Riexinger will Gewerkschafter bleiben

Wie der Aalener Hamm seine künftige Rolle als Linken-Vormann und Spitzengewerkschafter ausfüllen will, werde er erst darlegen, "wenn der Bär erlegt ist" - sprich: wenn er den Einzug in den Landtag geschafft haben sollte. Die Chancen dazu in der Linken-Hochburg Aalen stehen nicht schlecht. "Ich kenne viele Gewerkschafter, die sich um ein parlamentarisches Amt beworben haben, einschließlich der CDU", sagt Hamm.

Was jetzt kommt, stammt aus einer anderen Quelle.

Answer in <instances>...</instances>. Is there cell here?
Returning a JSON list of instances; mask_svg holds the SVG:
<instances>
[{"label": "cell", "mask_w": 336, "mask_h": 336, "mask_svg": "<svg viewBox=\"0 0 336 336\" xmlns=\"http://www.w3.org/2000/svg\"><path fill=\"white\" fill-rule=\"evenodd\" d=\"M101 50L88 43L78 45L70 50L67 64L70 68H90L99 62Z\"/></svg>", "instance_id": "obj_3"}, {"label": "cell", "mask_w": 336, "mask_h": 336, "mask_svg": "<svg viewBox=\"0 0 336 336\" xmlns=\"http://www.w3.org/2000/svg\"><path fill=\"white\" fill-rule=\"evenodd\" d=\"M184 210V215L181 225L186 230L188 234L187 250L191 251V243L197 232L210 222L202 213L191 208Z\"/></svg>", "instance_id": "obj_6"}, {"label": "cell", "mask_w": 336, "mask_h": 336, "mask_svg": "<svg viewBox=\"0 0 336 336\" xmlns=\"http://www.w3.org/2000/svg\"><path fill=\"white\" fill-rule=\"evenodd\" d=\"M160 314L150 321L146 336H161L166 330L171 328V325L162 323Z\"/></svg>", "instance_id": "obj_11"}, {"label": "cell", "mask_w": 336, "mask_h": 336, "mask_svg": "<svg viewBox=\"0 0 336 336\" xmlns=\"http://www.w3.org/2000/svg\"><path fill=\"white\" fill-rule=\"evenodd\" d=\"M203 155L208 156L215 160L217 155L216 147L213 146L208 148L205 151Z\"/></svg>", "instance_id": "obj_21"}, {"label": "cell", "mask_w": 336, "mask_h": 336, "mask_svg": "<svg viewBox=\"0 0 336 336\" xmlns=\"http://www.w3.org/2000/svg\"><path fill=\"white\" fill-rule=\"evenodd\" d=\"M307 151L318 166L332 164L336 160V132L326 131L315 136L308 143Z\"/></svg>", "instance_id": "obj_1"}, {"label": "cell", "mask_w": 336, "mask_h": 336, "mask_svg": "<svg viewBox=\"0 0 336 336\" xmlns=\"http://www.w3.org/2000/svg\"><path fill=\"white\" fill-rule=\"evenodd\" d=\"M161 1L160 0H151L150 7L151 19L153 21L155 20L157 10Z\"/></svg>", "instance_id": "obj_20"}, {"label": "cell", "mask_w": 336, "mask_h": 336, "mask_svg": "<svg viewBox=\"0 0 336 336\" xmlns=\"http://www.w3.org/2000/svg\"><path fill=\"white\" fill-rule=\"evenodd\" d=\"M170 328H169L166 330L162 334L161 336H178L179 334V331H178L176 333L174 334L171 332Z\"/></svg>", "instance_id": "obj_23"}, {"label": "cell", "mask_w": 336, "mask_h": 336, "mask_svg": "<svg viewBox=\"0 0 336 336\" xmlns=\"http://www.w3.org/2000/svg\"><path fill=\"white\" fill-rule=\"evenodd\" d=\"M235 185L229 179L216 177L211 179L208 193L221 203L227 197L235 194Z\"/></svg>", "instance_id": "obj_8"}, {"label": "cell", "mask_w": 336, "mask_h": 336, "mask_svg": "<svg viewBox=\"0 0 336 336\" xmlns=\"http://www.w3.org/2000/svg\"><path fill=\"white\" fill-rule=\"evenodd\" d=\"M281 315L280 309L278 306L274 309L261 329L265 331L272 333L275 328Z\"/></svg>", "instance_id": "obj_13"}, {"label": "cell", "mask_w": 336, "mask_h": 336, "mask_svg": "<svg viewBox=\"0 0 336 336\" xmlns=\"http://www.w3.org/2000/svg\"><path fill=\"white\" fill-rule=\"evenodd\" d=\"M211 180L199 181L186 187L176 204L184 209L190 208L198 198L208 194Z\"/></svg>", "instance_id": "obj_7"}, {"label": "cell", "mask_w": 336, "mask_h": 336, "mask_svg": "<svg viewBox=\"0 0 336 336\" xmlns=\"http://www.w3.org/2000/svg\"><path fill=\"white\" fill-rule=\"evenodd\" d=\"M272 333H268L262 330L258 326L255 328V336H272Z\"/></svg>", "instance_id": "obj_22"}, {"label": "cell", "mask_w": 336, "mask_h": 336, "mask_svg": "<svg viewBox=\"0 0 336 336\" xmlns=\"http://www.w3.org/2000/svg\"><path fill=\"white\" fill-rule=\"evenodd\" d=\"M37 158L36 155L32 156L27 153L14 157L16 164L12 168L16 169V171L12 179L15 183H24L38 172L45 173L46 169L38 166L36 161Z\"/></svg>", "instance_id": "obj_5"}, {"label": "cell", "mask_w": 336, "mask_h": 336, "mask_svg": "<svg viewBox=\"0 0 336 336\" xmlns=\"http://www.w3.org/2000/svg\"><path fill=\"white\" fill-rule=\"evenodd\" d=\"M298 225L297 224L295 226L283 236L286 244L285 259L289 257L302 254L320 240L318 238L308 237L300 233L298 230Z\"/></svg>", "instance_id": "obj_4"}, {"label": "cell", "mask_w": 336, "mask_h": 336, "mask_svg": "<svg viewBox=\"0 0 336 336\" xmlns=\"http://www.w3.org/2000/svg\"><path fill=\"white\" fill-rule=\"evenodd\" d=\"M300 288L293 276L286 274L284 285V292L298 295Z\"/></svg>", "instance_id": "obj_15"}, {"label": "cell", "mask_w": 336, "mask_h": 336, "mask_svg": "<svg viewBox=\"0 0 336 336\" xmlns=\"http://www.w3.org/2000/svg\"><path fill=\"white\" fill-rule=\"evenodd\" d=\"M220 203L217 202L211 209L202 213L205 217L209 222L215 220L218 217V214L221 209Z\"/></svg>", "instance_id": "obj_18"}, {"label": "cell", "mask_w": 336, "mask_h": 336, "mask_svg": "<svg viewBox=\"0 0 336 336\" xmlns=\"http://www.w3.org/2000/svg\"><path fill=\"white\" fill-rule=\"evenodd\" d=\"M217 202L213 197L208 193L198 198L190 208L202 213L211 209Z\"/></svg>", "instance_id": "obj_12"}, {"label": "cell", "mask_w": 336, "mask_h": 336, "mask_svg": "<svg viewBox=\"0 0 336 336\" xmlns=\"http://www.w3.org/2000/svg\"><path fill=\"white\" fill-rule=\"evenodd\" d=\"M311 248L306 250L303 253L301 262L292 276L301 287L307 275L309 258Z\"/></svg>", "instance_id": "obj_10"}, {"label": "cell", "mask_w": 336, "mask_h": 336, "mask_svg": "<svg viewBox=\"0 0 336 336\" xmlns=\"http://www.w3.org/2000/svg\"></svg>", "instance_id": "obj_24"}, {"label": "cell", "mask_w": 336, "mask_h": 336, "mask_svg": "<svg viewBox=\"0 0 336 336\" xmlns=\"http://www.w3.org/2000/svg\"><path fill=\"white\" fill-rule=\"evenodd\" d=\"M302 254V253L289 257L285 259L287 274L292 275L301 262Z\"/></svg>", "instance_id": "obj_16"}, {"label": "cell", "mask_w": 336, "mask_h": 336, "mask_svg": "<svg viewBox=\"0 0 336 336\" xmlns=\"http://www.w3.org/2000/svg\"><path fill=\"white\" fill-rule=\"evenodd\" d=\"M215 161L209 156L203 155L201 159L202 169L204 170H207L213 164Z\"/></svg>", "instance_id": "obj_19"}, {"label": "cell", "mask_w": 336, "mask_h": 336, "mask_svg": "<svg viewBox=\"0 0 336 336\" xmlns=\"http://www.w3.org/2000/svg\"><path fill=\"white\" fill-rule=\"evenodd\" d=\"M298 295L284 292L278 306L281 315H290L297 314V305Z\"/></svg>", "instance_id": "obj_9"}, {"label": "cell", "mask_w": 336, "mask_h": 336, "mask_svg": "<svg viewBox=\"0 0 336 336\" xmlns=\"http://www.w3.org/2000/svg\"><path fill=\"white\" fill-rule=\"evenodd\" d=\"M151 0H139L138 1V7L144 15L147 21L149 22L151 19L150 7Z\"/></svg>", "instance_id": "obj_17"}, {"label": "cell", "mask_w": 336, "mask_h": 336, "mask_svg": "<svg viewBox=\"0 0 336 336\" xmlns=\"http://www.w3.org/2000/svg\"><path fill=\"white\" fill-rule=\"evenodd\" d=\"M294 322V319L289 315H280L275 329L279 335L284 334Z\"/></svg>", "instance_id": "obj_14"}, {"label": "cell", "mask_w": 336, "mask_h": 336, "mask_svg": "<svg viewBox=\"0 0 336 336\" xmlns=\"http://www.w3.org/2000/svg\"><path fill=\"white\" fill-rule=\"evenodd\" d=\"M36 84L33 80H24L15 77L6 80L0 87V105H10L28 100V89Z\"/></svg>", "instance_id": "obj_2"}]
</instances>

Seinem Widersacher Angelbeck hält er mit Blick auf dessen frühere Tätigkeit als Gewerkschafter sowie als fraktionsloser und als SPD-Abgeordneter im Landtag von Sachsen-Anhalt vor , dass es sich "aus einer abgesicherten Altersposition heraus immer sehr gut meckert".

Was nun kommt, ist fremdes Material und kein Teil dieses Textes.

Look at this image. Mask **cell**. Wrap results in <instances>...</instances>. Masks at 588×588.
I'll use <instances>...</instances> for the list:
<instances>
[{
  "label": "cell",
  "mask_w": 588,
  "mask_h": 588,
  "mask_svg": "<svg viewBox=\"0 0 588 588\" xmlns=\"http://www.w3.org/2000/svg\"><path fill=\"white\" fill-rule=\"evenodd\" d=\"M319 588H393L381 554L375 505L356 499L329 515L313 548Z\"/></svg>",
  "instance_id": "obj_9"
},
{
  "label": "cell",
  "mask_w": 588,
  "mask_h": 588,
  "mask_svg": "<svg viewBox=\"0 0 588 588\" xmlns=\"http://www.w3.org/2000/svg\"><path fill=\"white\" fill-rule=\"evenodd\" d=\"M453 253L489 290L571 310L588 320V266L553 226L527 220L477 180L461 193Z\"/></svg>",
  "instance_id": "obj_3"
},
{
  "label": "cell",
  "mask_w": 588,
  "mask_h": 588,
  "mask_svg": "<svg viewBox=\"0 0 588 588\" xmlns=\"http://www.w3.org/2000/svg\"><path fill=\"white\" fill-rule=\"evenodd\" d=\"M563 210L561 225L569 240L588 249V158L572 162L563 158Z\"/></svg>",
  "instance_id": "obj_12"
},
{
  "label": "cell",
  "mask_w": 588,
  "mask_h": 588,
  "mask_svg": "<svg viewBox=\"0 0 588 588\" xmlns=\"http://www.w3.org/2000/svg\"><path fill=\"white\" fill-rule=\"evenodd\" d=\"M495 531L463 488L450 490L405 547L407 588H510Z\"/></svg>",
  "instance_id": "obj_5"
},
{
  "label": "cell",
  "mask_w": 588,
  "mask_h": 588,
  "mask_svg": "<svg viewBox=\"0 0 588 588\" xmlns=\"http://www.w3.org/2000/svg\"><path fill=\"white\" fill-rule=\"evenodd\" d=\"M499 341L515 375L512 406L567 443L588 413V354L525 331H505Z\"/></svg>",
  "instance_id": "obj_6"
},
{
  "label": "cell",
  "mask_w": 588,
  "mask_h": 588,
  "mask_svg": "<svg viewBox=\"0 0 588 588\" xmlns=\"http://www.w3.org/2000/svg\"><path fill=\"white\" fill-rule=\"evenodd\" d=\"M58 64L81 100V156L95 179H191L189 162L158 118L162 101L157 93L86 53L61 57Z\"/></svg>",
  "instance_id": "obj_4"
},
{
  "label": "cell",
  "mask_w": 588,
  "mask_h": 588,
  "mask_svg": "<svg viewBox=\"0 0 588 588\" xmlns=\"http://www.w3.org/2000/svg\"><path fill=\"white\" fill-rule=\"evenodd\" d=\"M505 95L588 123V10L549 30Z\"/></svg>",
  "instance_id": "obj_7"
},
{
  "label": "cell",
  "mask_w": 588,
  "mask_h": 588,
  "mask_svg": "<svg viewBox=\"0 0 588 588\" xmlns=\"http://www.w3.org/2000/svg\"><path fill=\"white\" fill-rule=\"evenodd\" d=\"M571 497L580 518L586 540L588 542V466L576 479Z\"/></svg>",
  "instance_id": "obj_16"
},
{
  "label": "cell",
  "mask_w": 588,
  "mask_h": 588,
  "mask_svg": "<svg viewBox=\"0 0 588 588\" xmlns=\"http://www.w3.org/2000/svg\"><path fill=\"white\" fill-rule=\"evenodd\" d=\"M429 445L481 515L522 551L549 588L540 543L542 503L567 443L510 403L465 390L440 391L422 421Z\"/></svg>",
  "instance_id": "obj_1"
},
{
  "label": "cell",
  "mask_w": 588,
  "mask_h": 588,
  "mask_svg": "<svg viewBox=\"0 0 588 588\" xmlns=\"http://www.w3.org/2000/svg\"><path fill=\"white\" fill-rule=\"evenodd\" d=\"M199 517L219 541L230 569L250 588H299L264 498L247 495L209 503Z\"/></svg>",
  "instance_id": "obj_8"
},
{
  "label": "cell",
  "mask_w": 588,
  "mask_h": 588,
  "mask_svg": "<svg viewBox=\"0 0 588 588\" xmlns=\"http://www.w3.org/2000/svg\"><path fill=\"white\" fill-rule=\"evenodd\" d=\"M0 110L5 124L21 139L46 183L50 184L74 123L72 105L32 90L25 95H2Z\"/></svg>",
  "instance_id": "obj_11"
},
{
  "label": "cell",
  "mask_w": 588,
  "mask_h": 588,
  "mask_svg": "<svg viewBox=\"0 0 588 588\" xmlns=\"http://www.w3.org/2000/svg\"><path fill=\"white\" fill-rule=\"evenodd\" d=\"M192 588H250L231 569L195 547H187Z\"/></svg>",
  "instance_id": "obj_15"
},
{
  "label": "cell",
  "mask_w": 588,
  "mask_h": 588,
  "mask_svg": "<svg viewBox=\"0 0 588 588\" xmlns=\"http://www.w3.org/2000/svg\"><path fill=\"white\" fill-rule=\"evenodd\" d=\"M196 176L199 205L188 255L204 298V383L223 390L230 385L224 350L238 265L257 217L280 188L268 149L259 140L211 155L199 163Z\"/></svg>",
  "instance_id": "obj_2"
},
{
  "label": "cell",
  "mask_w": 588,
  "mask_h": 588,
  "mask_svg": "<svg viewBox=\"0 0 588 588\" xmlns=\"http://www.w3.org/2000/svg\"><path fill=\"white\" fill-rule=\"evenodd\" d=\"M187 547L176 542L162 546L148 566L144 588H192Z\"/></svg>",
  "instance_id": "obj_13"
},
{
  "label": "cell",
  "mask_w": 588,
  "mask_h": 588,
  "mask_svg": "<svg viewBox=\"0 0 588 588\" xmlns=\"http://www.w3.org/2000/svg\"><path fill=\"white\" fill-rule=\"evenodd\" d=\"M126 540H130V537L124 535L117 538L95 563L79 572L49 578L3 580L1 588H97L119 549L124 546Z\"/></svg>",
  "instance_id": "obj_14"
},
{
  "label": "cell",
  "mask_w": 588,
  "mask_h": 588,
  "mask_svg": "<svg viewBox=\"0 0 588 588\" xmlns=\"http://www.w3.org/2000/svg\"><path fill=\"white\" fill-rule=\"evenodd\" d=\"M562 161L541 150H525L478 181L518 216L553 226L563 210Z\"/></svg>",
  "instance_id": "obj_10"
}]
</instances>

Riexinger hofft indes auf ein baldiges Ende des Gezeters . Er selbst will weiter Gewerkschafter bei Verdi in Stuttgart bleiben, weshalb er seinen Verzicht auf eine Landtagskandidatur erklärt hat. Angelbecks Ansichten hält er für eine "querulatorische Einzelmeinung". Dessen Antrag, Klaus Ernst zum Rücktritt aufzufordern, sei im 46-köpfigen Landesausschuss niemand gefolgt. Riexinger räumt aber ein, dass der Fall Ernst insgesamt kein gutes Licht auf die Partei wirft. Schuld an der Situation trage jedoch weniger der Vorsitzende als die Gremien, welche die Regelung einst so beschlossen hätten. "Das müssen wir parteiintern diskutieren", so Riexinger.

Auf die Frage eines Journalisten, ob die Anführer der Entrechteten so leben müssten wie die Entrechteten, antwortete der Landesvorstand: "Man muss nicht arm sein, um sich für Arme einzusetzen."